Das Wundermittel Obamacare

Obamacare sei ein Jobkiller, behaupten die Republikaner um Donald Trump im US-Wahlkampf. Doch offenbar ist genau das Gegenteil der Fall.

Besser als erwartet: Bundesstaaten mit Obamacare verzeichnen einen Anstieg der Erwerbstätigkeit. Foto: Keystone

Politiker, die antreten, um das nationale Gesundheitssystem zu reformieren, haben einen schweren Stand. Lorbeeren sind keine zu gewinnen. Die Materie ist geradezu grotesk komplex. Und als ob das schon nicht reichen würde, legt sich der Reformer zwangsläufig mit wichtigen Interessenvertretern an: der Pharmaindustrie, den Krankenkassen, den Ärzten oder den Patienten. In den USA nahm Präsident Barack Obama 2009 diese gewaltige Herausforderung an. Sein Parteifreund Bill Clinton respektive dessen Ehefrau Hillary, die er 1993 an die Spitze einer Reformkommission setzte, waren daran gescheitert. Obama setzte sich durch. Die wichtigste Errungenschaft seiner Amtszeit ist die Einführung einer allgemeinen Krankenversicherung für alle Amerikaner: Obamacare.

Ausreichend gewürdigt für diese geschichtsträchtige Errungenschaft wird der ehemalige Präsident auch heute noch nicht. In den USA ist die Kritik an der Gesundheitsversicherung gross. Der Oberste Gerichtshof verbot 2012 Washington, sie obligatorisch landesweit zu lancieren. Nur 36 Bundesstaaten haben sie danach überhaupt eingeführt. Zwei weitere (Nebraska und Oklahoma) planen sie dieses oder nächstes Jahr. Der Rest, darunter grosse Staaten wie Texas und Florida, wollen von Obamacare nichts wissen.

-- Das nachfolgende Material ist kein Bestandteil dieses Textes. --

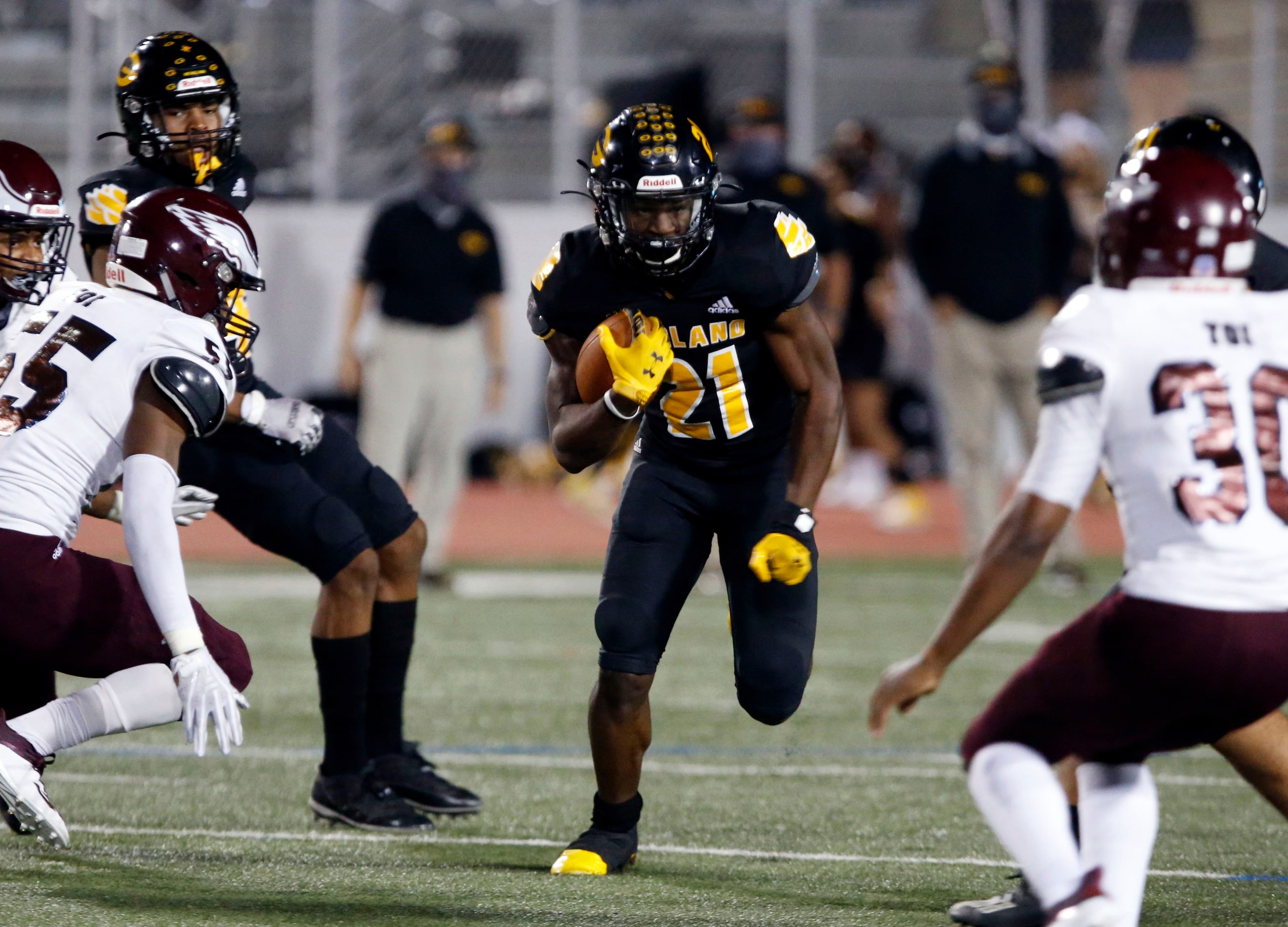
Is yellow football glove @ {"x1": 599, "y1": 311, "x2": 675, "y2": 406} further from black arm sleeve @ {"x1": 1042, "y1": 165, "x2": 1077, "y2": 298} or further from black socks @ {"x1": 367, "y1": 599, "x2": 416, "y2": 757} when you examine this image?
black arm sleeve @ {"x1": 1042, "y1": 165, "x2": 1077, "y2": 298}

Obamacare brachte Amerika wirtschaftlich voran

Kritiker führten an, dass das Gesetz vor allem wirtschaftliche Schäden verursachen würde. Amerikaner würden früher aus dem Arbeitsleben ausscheiden, weil von nun an der Staat für ihre Krankenversicherung aufkommen würde. Unternehmen würden künftig Arbeitnehmer nur noch auf Teilzeitbasis einstellen, um die Versicherungspflicht zu umgehen. Das Congressional Budget Office sagte 2014 voraus, dass wegen Obamacare bis 2024 die Anzahl der Arbeitsstunden um bis zu 2 Prozent sinken und die Einkommen um 1 Prozent tiefer ausfallen würden.

Tatsächlich hat der «Patient Protection and Affordable Care Act», der 2010 Gesetz wurde, die USA nicht nur einen Schritt sozialer gemacht, sondern er hat das Land auch wirtschaftlich weiter gebracht. Zu diesem Ergebnis kommt eine aufwändige statistische Untersuchung, die Ökonomen der britischen Bank Barclays durchgeführt haben. Während das CBO prognostizierte, dass wegen der Krankenversicherung die Zahl der Erwerbstätigen in den USA bis 2017 um zwei Millionen Personen schrumpfen würde, war der Effekt genau umgekehrt.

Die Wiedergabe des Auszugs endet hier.